Healthcare Costs: The Wildcard Nobody Wants to Talk About

Honestly, this is the part of retirement planning most people shove under the rug. Healthcare costs in retirement are enormous, and they have a nasty habit of being far worse than people expect. According to Fidelity Investments’ 2025 Retiree Health Care Cost Estimate, the average 65-year-old couple will need around $345,000 saved specifically for healthcare expenses throughout retirement. That’s nearly a third of the so-called “magic number” just for medical bills.
The standard Medicare Part B premium is $185 per month in 2025, and Part D’s national base is $36.78, with higher earners facing additional IRMAA surcharges. These costs add up faster than most people realize, especially as healthcare needs intensify in later years. It’s not a small line item; it’s a major budget category.
For the median retiree, roughly one quarter of their Social Security benefits went toward medical costs. In total, the median retiree spent $4,311 on medical expenses, with most of that money going toward Medicare premiums. Healthcare planning isn’t optional. It’s central to any serious retirement strategy.
Social Security: A Supplement, Not a Safety Net

In 2024, Social Security remained the most common source of retirement income, but 81% of retirees had one or more sources of private income.
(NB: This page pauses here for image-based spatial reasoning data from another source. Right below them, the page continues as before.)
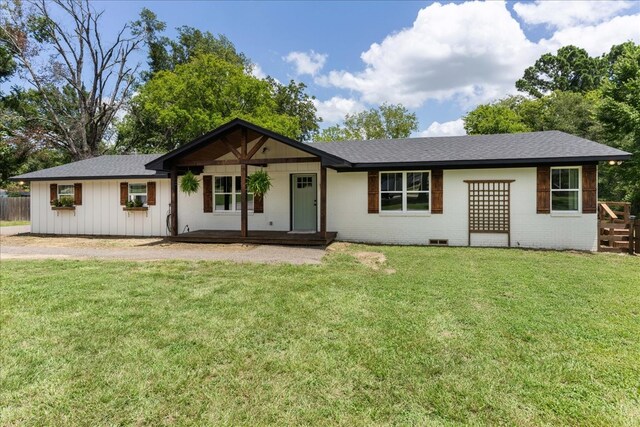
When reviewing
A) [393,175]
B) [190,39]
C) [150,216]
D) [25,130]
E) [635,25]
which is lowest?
[150,216]

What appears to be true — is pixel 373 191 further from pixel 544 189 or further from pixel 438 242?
pixel 544 189

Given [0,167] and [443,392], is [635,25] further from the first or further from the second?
[0,167]

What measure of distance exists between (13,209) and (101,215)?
1466 cm

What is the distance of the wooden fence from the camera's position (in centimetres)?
2217

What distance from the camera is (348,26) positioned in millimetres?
18219

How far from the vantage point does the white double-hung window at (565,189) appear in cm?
974

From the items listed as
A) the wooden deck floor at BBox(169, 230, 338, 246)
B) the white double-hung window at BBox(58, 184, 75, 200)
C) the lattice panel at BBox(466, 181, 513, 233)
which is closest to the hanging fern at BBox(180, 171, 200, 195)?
the wooden deck floor at BBox(169, 230, 338, 246)

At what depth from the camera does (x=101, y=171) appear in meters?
13.4

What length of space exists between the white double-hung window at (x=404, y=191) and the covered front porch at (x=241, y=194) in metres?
2.13

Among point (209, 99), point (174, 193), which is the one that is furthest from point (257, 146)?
point (209, 99)

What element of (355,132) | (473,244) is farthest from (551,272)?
(355,132)

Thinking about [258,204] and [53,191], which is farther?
[53,191]

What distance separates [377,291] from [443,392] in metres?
2.72

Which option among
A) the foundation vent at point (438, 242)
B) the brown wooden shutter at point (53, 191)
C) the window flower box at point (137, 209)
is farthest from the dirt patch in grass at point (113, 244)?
the foundation vent at point (438, 242)
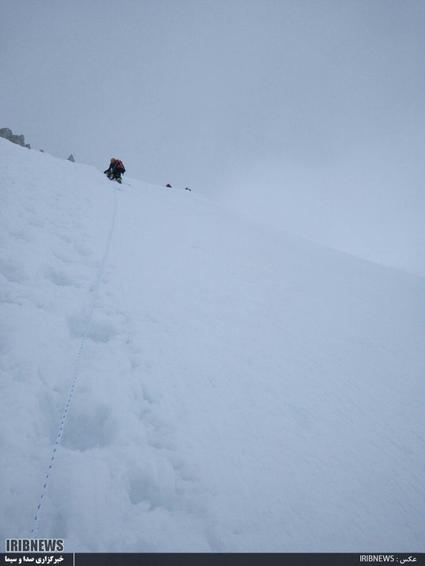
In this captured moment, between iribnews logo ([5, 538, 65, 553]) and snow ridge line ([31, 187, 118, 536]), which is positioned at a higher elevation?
snow ridge line ([31, 187, 118, 536])

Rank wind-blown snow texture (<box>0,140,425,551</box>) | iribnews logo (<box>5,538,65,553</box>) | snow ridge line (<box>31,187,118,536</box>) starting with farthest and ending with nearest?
wind-blown snow texture (<box>0,140,425,551</box>) < snow ridge line (<box>31,187,118,536</box>) < iribnews logo (<box>5,538,65,553</box>)

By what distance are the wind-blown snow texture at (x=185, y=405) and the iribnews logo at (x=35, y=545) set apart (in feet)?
0.27

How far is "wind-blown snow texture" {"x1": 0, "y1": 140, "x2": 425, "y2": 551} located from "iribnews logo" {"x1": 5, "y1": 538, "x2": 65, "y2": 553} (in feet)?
0.27

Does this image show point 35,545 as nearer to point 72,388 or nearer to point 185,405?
point 72,388

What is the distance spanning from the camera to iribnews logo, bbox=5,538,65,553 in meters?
2.61

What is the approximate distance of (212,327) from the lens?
6707 millimetres

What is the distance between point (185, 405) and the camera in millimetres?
4465

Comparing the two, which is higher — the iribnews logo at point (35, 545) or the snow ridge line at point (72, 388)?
the snow ridge line at point (72, 388)

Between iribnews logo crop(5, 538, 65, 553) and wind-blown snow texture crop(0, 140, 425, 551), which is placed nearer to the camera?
iribnews logo crop(5, 538, 65, 553)

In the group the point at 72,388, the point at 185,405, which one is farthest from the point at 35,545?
the point at 185,405

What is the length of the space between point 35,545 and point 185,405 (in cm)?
224

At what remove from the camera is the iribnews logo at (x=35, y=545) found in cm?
261

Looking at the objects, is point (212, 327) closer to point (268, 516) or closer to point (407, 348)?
point (268, 516)

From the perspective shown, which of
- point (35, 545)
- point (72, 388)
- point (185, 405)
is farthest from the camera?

This included 56% of retirees with income from a pension, 50% with interest, dividends, or rental income, and 32% with labor income. In other words, the retirees doing well are the ones who built multiple income streams, not just one.
Working longer could give you more time to save and may lead to larger Social Security benefits, especially if you are able to delay claiming until age 70. Postponing the start of retirement also may shorten the number of years you’ll rely on your savings, which could reduce the total amount you’ll need to fund retirement. Delaying even by two or three years can make a remarkable difference to your monthly check.
Social Security benefits are expected to be cut by as much as 20% at some point in the future, while taxes and the retirement age to receive benefits may also go up. This uncertainty is precisely why relying solely on Social Security is an enormous financial risk. Treat it as a supplement, not the whole plan.
Where You Live Could Change Everything

Across the United States, the average retirement savings per household is estimated to be $114,435, but this figure varies significantly by state, ranging from less than half to double that amount. Geography, in other words, plays a massive role in how far your money actually goes once you stop working.
Where you retire matters as much as how much you’ve saved. A million dollars can provide a comfortable lifestyle in towns and cities where the cost of living is low. You can own a home outright, enjoy local restaurants and travel occasionally without financial stress. Meanwhile, that same million dollars looks very different in Manhattan or San Francisco.
Less than half of households have retirement savings in six southern states, with Mississippi having the fewest households saving for retirement, at just 40.8% of households participating. By contrast, median retirement savings in Hawaii and Massachusetts top $200,000, with Hawaii having the highest retirement savings balance nationwide at $228,870, followed by Massachusetts at $218,189. Regional disparities in savings are real and significant, and they reflect stark differences in income, cost of living, and access to employer retirement plans.